Artikel:

· · · · ·

Ruteng, Manggarai, 09 Juni 2016
Pada perjalanan kali ini kami berkesempatan untuk mendampingi ibu sekretaris Badan Penelitian dan Pengembangan Kementerian Kesehatan RI, Ria Sukarno, SKM., MCN., untuk melakukan supervisi kegiatan lapangan Riset Etnografi Kesehatan Tahun 2016. Kegiatan supervisi kali ini mengambil tempat di Kabupaten Manggarai Timur, Provinsi Nusa Tenggara Timur.
Kabupaten Manggarai Timur merupakan salah satu dari 25 kabupaten lainnya yang menjadi sasaran Riset Etnografi Kesehatan Tahun 2016. Riset yang digawangi oleh Pusat Humaniora dan Manajemen Kesehatan ini ditujukan untuk menggali potensi lokal, terutama yang berbasis budaya, untuk dipergunakan bagi sebaik-baiknya status kesehatan masyarakat setempat.
Kabupaten Manggarai Timur merupakan salah satu dari dua kabupaten pemekaran Kabupaten Manggarai. Kabupaten yang berada di antara Kabupaten Manggarai dan Kabupaten Ngada ini terlahir secara resmi berdasarkan Peraturan Presiden Nomor 10 Tahun 2013 per tanggal 17 Juli 2007.

· · · · ·

Tugas yang Dikerjakan:
(1) Tuliskan kembali tanpa perubahan bagian artikel tentang supervisi di Manggarai Timur, mulai dari "Ruteng, Manggarai, 09" dan berakhir pada "Nusa Tenggara Timur.".
(2) Menurut artikel tentang supervisi di Manggarai Timur, pusat apa yang menggawangi Riset Etnografi Kesehatan Tahun 2016?
(3) Lanjutkan artikel tentang supervisi Riset Etnografi Kesehatan di Manggarai Timur dari kalimat terakhirnya.
Baris-baris data ini tidak diperlukan untuk mengerjakan tugas.

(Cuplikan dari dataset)
· · · · ·

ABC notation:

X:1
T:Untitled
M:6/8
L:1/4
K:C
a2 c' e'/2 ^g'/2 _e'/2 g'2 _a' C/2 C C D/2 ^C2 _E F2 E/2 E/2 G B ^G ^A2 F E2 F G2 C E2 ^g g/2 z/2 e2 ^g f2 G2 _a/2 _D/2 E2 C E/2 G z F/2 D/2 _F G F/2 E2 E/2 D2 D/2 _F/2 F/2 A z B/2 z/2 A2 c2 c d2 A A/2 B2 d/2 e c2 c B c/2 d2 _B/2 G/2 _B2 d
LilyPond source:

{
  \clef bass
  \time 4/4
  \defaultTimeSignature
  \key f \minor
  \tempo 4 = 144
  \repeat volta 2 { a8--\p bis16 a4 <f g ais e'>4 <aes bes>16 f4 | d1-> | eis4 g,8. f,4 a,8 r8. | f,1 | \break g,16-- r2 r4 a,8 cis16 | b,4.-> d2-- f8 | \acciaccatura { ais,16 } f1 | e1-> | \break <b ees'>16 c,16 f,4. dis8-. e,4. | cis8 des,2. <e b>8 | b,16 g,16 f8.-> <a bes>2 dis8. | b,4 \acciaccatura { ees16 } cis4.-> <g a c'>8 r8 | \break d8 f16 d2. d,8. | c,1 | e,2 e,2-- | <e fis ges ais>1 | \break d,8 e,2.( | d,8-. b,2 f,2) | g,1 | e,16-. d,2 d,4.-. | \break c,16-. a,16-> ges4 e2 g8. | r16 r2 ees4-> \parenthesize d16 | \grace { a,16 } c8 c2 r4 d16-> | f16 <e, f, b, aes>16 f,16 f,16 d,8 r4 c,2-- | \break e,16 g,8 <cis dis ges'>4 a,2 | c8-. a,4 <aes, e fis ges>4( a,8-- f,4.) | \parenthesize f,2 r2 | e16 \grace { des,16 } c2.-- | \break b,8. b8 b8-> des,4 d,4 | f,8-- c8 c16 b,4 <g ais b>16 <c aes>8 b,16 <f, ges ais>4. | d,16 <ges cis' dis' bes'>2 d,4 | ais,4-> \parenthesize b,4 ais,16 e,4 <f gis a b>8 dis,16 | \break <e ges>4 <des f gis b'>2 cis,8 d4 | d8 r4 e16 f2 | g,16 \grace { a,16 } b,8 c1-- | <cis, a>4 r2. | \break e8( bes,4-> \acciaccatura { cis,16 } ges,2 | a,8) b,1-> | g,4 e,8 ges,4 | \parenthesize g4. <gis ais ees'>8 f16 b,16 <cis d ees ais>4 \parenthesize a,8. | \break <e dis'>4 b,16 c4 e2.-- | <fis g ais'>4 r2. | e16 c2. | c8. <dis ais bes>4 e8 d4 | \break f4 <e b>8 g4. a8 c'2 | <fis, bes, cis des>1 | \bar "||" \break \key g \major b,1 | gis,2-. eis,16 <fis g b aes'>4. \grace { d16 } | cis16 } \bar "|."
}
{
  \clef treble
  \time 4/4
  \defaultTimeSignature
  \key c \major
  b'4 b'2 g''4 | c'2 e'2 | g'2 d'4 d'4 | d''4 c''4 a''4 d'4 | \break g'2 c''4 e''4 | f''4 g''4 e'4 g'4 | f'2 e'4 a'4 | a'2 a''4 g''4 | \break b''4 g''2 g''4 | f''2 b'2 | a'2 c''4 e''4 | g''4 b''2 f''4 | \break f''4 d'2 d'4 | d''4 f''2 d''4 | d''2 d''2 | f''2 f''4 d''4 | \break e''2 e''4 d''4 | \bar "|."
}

· · · · ·

Jawaban Tiap Tugas:
(1)
Ruteng, Manggarai, 09 Juni 2016
Pada perjalanan kali ini kami berkesempatan untuk mendampingi ibu sekretaris Badan Penelitian dan Pengembangan Kementerian Kesehatan RI, Ria Sukarno, SKM., MCN., untuk melakukan supervisi kegiatan lapangan Riset Etnografi Kesehatan Tahun 2016. Kegiatan supervisi kali ini mengambil tempat di Kabupaten Manggarai Timur, Provinsi Nusa Tenggara Timur.

(2) Pusat Humaniora dan Manajemen Kesehatan.

(3)
Secara umum untuk menuju salah satu kabupaten di Pulau Flores ini tidaklah sulit. Bila kita berasal dari luar Provinsi Nusa Tenggara Timur, maka kita bisa menggunakan pesawat udara tujuan Bandar Udara Komodo, Labuan Bajo. Yup, Bandar Udara Komodo! yang merupakan pintu gerbang utama untuk menuju salah satu destinasi binatang purba dunia, komodo. Naik pesawat udara menuju Labuan Bajo, serasa kita adalah turis asing yang sedang melancong, betapa tidak? Pesawat ATR Garuda Indonesia yang kami tumpangi, sekitar 80% penumpangnya adalah orang bule, sementara pribumi Indonesia hanya beberapa gelintir saja.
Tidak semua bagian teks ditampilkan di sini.